A recent report from the Economic Policy Institute tracked the average weekly wage for public school teachers with at least a bachelor’s degree working a full-time job since 1979. At the time, the average weekly salary for a teacher was $1,052 (adjusted for inflation) while other college graduates received an average salary of $1,364 per week, representing a 23% difference between the two group’s earnings. 

The split shrunk slightly in the mid-1990s, though complete data was unavailable for 1994 and 1995 – but by 1996, the wage split between teachers and other college graduates reached 15% with respective salaries at $1,319 and $1,564. 

In the 25 years between 1996 and 2021, teachers' weekly wages rose by 0.3% in inflation-adjusted terms, increasing just $29 to an average $1,348 a week over the course of those two-plus decades. With non-teachers now making an average weekly salary of $2,009, the wage gap sits at nearly 23.5%, which represents the “largest difference” recorded by EPI since it first began tracking the data in the late 1970s. 

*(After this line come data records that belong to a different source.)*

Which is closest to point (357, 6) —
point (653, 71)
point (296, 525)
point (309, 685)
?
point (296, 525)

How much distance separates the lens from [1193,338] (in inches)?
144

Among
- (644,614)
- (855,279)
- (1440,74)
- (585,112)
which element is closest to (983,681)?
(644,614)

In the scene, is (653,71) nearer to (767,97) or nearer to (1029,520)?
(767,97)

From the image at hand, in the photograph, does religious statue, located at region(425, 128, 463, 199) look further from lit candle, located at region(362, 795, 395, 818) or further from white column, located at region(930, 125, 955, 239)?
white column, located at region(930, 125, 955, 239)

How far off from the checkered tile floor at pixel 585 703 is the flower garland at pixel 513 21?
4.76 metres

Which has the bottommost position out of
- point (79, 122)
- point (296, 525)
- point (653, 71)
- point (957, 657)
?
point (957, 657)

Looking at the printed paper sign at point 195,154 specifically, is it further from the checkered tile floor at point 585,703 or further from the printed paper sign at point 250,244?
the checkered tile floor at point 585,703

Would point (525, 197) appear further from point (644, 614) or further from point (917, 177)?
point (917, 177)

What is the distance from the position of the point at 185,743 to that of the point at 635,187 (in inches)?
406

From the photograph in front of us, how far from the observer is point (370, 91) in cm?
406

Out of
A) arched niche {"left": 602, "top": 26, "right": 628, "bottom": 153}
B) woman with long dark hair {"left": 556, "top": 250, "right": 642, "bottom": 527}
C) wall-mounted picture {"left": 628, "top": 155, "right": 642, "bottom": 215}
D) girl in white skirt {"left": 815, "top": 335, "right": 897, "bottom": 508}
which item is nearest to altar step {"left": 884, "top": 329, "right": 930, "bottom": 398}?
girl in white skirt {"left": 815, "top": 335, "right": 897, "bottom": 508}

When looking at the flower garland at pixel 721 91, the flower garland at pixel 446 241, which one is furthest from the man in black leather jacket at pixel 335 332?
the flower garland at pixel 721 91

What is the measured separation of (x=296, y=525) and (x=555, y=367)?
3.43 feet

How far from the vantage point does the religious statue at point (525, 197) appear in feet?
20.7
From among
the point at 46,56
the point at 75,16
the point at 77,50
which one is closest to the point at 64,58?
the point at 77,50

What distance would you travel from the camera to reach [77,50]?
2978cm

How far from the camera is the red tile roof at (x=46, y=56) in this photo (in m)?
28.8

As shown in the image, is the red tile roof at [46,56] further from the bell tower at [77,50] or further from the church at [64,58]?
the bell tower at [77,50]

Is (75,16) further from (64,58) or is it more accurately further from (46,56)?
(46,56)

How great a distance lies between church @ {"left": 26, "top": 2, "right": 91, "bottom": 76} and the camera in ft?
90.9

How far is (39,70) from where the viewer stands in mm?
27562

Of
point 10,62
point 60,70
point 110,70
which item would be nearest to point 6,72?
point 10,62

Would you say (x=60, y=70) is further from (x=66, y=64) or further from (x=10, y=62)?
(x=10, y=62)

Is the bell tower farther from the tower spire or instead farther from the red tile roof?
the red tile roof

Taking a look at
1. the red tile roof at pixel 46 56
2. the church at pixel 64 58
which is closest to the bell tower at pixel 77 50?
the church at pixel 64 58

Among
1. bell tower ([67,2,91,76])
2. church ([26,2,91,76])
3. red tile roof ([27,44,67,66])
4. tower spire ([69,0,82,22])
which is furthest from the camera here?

With job dissatisfaction and low salaries already rising in 2019 among teachers, the pandemic kicked off the largest drop in education employment ever. According to the Bureau of Labor Statistics, the number of people employed in public schools dropped from almost 8.1 million in March 2020 to 7.3 million in May. Employment has grown back to 7.7 million since then, but that still leaves schools short around 360,000 positions.

And EPI posited that the continued wage gap might further exacerbate the teacher shortage – findings that were supported by the Merrimack College survey, which found that 55% of teachers who reported feeling “very dissatisfied” with their jobs are planning to leave the profession altogether in the next two years.  

“The financial penalty that teachers face discourages college students from entering the teaching profession and makes it difficult for school districts to keep current teachers in the classroom,” EPI’s report read. “Trends in teacher pay coupled with pandemic challenges may exacerbate annual shortages of regular and substitute teachers.

Education Secretary Miguel Cardona acknowledged the exodus from the teaching profession is likely due to low pay and lack of respect in an interview with Spectrum News. 

“At the end of the day, it's not just about money, it's about respect, it's about acknowledging the important work that they do,” Cardona said when asked why teachers are leaving their jobs. 

"Teachers have gone from in-person learning one day to totally virtual the next," he said. "While we recognize our teachers have bent over backwards, we really have to make sure that as we're reopening schools, we're listening to what our parents and teachers have to say."

The Associated Press contributed to this report.